Weylandt was a journeyman professional, 26 years old, faster than average with a number of sprint wins to his credit, and this was an everyday descent – technical admittedly, but no worse than many others – on a routine stage. That explains in part the expressions of dismay and grief from his fellows and from cycling fans.
The same feelings were present at the last death of a cyclist in one of the major Tours, the fatal accident to Fabio Casartelli in the 1995 Tour de France.
Professional cyclists risk their lives in every single metre of the course said Scot David Millar who added that Wouter's death "shows what cycling is about. It's pretty extreme. There's no point even dedicating anything to Wouter, because it doesn't even come close to making up for what has happened. The bottom line is that the guys here are the best cyclists in the world, and the best guys in the world can have a mechanical fault or find themselves in the wrong place at the wrong time."
Life-threatening accidents occur frequently in the professional peleton, such as the 2009 Giro crash in which the Spaniard Pedro Horrillo fell 60 metres into a ravine, after which he had to be put into an induced coma.
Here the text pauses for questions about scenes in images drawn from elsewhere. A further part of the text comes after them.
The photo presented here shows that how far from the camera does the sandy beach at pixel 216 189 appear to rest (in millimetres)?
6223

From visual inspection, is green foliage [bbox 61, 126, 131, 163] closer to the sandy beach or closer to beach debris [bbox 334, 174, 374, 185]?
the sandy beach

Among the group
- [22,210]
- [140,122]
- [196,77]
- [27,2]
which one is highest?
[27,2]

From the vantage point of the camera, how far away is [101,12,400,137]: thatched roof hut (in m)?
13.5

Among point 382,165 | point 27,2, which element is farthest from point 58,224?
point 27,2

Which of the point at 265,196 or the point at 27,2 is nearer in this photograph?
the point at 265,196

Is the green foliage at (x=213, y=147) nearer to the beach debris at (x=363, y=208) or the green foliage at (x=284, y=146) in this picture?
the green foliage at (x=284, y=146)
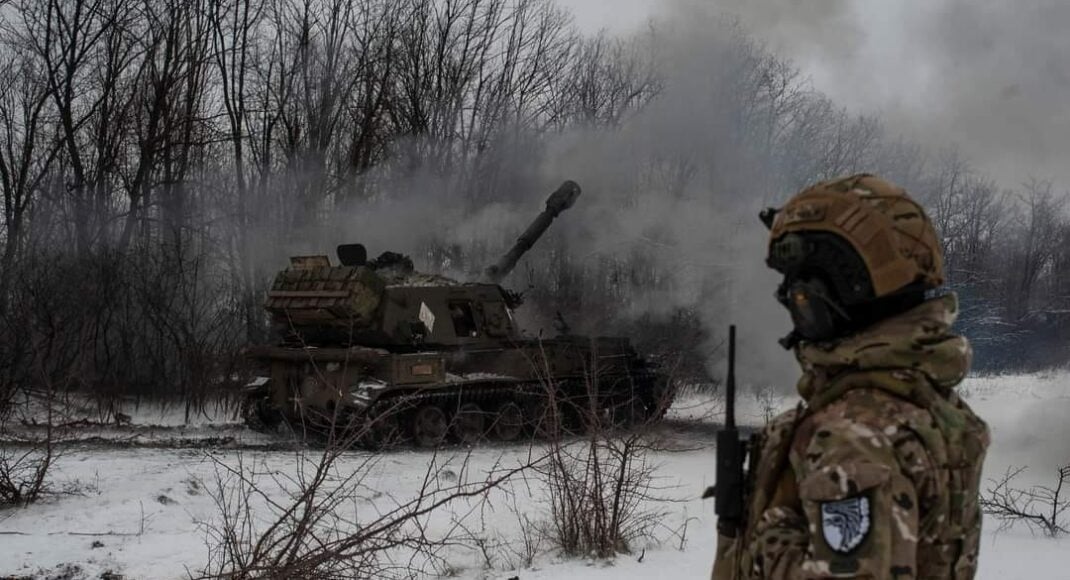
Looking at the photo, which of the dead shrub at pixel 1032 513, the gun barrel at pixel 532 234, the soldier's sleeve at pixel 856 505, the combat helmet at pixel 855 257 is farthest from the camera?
the gun barrel at pixel 532 234

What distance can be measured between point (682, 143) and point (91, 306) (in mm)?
11090

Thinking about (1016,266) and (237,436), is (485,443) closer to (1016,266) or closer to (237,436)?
(237,436)

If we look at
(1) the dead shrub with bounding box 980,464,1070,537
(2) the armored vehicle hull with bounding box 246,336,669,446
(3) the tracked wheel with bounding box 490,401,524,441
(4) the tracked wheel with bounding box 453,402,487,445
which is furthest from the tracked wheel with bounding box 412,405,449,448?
(1) the dead shrub with bounding box 980,464,1070,537

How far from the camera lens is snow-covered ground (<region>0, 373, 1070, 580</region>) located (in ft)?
20.5

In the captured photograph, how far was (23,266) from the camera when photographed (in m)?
16.5

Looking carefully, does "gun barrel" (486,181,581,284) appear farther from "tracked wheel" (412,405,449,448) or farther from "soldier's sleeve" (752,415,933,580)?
"soldier's sleeve" (752,415,933,580)

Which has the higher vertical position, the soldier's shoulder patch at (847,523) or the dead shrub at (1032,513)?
the soldier's shoulder patch at (847,523)

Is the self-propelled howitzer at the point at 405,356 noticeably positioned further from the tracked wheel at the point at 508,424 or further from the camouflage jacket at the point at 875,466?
the camouflage jacket at the point at 875,466

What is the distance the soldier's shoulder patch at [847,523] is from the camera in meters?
1.78

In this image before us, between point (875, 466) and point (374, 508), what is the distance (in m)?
7.23

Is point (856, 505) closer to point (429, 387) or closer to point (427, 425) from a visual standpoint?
point (429, 387)

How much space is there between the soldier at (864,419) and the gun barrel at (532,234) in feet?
46.3

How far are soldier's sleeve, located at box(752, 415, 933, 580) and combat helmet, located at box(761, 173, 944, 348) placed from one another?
0.27 meters

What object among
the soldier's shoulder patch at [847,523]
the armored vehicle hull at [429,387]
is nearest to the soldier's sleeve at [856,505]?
the soldier's shoulder patch at [847,523]
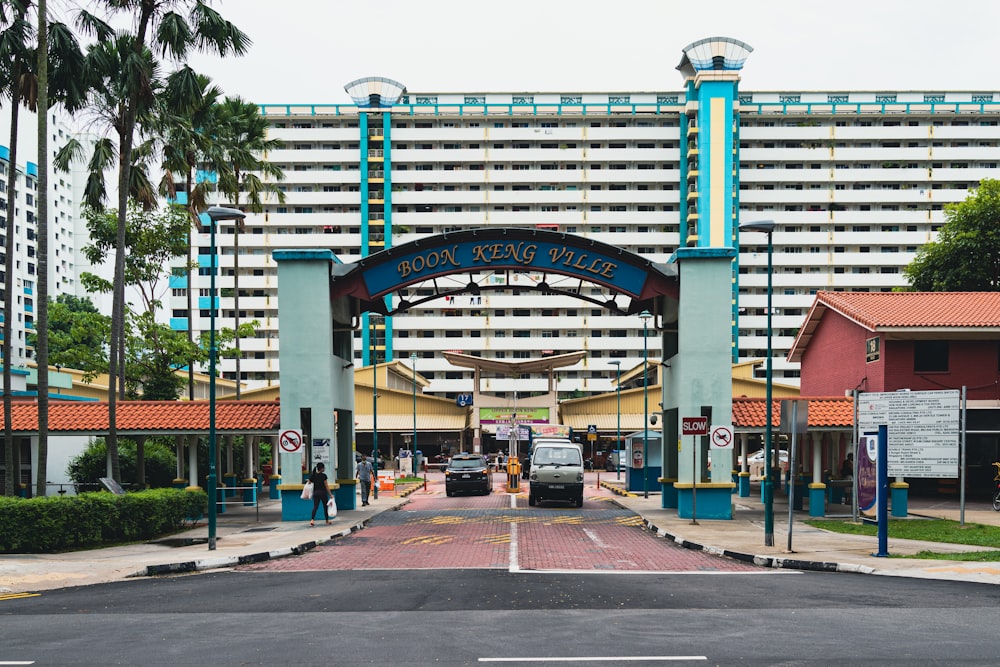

The riders staged a go-slow in protest after that event and something similar happened after a spate of crashes on a descent in the Ardennes during the 2010 Tour de France.
Casartelli's death led to a debate around helmet use in cycling that had no immediate outcome and it took a further death, that of the Kazakh Andrei Kivilev in the 2003 Paris-Nice before their use became compulsory. It is the second time in recent years that Belgium has been hit, following the death of the Spaniard Isaac Gálvez in the Ghent Six-Day track race in 2006. Those incidents came after the helmet rule came in and serve as a tragic reminder that, no matter what precautions are taken, cycling remains a sport of risk and its practitioners, amateur and professional, ride in the full knowledge of that fact.